Va ricordato che quest’ultimo restauro è stato offerto interamente dai Clubs Service di Agrigento, mentre con il generoso contributo dei devoti si è effettuato per l’occasione il restauro della Tribuna della Madonna di manifattura Serpottiana (Giacomo serpotta).

La Madonna viene portata solennemente in processione solo per il Venerdì Santo.
Nel Maggio del 1952, in occasione del XX° anno di Episcopato del Vescovo di Agrigento Mons. Giovan Battista Peruzzo della congregazione dei Passionisti, che definì la statua: “Opera di mirabile bellezza”, La Madonna venne incoronata Madre e Regina di Agrigento per le mani di S.Em. Mons. Ernesto Ruffini, Cardinale metropolita di Palermo.

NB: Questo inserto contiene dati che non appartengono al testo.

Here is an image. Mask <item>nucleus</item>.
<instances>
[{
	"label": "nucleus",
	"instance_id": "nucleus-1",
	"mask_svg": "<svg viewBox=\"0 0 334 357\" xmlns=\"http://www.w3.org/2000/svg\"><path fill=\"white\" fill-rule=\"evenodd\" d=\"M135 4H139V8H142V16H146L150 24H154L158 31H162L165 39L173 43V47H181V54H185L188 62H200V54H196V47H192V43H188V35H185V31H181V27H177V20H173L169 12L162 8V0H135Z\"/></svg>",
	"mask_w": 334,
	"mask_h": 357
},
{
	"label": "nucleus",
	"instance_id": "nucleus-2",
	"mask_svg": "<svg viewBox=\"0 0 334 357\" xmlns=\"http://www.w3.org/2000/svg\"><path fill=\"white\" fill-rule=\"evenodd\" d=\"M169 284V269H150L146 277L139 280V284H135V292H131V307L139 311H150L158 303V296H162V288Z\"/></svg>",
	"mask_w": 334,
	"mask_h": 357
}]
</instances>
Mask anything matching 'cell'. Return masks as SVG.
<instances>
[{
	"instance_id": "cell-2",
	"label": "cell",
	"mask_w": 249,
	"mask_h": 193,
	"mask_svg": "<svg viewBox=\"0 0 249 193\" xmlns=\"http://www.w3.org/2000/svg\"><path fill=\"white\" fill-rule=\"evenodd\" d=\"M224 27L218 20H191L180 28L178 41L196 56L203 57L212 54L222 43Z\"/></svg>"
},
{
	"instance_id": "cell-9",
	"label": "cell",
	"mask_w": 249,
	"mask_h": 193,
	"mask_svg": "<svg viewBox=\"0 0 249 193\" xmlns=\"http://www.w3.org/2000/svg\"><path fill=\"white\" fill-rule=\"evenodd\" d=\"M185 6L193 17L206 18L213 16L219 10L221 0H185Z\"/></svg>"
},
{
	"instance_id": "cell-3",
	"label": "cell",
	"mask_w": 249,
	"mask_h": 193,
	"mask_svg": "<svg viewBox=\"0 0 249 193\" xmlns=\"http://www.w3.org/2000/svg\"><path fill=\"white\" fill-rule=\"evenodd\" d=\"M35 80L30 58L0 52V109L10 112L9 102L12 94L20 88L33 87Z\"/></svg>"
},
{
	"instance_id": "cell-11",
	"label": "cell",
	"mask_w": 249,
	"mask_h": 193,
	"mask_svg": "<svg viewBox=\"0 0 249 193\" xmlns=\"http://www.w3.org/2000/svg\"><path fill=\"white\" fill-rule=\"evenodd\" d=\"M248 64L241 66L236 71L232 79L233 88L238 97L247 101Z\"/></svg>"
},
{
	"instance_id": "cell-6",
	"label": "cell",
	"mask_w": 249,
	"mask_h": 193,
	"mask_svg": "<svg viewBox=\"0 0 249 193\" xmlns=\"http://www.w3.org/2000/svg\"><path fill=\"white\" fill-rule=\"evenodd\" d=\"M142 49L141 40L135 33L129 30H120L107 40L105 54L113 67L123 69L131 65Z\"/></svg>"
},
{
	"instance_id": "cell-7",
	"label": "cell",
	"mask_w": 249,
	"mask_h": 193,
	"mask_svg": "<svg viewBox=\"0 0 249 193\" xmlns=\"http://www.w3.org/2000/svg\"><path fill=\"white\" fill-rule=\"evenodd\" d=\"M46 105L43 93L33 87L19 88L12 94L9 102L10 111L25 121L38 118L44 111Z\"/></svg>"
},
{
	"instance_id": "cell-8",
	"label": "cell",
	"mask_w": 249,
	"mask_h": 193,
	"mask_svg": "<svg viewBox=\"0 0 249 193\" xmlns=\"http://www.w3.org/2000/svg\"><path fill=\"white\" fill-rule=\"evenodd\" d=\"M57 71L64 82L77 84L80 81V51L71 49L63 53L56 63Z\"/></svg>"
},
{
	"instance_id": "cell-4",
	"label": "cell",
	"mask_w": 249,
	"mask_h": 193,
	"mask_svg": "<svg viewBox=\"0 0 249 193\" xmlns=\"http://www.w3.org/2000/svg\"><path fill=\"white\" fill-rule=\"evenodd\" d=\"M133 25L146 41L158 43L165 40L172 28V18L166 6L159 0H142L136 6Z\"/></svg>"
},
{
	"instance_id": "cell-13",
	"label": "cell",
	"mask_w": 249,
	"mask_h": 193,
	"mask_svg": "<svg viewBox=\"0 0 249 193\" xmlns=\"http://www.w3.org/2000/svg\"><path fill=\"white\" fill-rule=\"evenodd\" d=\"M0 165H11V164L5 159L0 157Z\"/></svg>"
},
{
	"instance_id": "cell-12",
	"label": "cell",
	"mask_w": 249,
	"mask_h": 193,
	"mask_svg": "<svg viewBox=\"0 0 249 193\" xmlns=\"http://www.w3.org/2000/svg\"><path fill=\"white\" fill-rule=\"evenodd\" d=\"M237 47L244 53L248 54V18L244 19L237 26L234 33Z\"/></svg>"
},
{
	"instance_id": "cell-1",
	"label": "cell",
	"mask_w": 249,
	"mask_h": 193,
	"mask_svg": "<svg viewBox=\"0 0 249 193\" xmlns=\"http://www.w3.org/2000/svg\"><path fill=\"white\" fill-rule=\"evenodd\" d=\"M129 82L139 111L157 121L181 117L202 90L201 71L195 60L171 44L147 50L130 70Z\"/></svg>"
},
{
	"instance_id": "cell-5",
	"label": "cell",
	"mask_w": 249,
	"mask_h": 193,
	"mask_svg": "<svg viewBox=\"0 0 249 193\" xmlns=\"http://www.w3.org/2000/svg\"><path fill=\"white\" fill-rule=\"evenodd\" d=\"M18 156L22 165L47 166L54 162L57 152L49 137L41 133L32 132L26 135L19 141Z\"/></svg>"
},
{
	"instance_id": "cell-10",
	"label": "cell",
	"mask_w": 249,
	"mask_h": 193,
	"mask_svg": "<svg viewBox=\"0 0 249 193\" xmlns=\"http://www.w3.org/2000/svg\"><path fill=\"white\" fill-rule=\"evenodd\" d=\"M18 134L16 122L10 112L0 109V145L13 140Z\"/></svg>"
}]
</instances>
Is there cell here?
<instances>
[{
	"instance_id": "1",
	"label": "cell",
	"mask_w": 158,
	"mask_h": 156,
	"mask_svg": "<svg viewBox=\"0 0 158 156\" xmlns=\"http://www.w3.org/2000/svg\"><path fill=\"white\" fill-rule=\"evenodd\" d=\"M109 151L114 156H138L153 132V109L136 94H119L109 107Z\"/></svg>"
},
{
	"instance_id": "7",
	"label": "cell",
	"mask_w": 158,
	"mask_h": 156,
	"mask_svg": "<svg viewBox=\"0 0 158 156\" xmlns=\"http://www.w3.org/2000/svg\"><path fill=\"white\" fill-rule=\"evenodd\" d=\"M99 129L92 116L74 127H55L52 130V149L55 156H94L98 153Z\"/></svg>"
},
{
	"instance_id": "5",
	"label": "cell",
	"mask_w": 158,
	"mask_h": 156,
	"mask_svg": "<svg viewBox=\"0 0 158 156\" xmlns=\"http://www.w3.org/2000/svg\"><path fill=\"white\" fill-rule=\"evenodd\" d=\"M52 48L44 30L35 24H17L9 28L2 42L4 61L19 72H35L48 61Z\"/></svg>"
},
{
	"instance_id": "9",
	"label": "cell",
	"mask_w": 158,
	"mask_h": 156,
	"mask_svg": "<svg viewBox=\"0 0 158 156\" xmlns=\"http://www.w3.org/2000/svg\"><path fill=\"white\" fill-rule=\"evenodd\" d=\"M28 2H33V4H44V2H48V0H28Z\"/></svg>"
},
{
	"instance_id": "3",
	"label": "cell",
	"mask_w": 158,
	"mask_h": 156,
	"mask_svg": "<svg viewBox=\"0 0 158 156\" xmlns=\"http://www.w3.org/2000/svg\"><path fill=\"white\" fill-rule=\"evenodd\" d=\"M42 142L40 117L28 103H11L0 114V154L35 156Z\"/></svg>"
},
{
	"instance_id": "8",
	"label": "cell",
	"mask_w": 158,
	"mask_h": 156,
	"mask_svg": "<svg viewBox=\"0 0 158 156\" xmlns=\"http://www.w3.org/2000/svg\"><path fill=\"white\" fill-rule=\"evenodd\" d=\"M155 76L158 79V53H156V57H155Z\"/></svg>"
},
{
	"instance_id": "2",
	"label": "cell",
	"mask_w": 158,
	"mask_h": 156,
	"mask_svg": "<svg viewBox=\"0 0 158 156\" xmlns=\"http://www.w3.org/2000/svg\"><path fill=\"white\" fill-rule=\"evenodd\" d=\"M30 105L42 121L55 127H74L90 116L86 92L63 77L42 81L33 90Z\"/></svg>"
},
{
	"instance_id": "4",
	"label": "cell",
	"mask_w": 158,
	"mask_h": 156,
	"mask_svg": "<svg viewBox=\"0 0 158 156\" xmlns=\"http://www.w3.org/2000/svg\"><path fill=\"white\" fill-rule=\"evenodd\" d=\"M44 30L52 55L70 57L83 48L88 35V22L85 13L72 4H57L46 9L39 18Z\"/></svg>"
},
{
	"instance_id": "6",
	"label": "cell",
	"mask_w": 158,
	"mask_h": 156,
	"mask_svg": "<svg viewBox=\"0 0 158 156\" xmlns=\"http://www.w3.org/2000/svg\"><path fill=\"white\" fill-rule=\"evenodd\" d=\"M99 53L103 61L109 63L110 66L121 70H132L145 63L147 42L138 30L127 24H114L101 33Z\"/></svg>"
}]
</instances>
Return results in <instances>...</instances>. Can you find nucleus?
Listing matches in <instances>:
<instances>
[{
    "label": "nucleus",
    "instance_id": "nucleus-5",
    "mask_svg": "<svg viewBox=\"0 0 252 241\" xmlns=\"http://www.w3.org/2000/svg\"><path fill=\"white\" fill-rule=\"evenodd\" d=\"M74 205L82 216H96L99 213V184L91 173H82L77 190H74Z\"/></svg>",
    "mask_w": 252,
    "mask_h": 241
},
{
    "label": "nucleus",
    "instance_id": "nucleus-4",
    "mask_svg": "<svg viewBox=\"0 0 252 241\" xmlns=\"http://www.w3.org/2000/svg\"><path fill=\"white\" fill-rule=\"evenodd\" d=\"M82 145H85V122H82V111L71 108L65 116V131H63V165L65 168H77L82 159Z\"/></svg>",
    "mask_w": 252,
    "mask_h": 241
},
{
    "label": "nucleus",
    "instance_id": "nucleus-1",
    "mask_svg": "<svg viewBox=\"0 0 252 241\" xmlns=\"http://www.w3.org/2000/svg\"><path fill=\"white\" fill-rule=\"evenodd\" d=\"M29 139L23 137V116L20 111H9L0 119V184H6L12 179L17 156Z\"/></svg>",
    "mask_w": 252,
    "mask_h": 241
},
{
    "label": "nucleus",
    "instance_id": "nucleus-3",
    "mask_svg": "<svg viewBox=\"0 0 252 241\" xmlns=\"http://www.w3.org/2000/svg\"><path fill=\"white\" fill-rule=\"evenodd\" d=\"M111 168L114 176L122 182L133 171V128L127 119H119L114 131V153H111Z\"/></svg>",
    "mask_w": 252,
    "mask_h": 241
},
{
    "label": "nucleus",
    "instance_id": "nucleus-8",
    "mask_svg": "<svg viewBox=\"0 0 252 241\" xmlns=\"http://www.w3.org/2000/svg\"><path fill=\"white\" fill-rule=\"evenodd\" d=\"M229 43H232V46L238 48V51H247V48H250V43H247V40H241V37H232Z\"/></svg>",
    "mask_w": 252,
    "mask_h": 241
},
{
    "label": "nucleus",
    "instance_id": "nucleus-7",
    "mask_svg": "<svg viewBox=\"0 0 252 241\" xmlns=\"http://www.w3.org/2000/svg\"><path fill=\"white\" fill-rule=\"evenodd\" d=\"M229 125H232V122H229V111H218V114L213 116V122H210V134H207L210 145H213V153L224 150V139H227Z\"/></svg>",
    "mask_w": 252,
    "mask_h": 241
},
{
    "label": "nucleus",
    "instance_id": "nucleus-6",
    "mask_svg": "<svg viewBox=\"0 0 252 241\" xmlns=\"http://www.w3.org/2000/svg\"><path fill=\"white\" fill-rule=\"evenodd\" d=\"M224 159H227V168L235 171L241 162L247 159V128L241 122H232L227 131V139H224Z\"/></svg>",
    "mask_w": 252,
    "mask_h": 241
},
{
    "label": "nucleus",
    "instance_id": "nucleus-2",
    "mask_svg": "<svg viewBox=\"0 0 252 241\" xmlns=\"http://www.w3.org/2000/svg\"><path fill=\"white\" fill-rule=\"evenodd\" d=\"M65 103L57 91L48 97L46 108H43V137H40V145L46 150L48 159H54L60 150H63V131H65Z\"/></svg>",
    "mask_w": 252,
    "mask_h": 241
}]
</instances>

Si ricordano solo delle eccezioni.
• Nel 1858 per onorare la liberazione dal colera per opera della Vergine
• Nel 1946, per scongiurare altri pericoli di guerra
• Nel 1948, in occasione delle fatidiche elezioni politiche, per l’ incombente pericolo del comunismo sull’Italia.
• Negli anni 1967, 68, a seguito degli eventi franosi.
• Nel 1995 dopo il restauro e consolidamento del Santuario
• Per il Grande Giubileo del 2000, in occasione del restauro della stessa statua.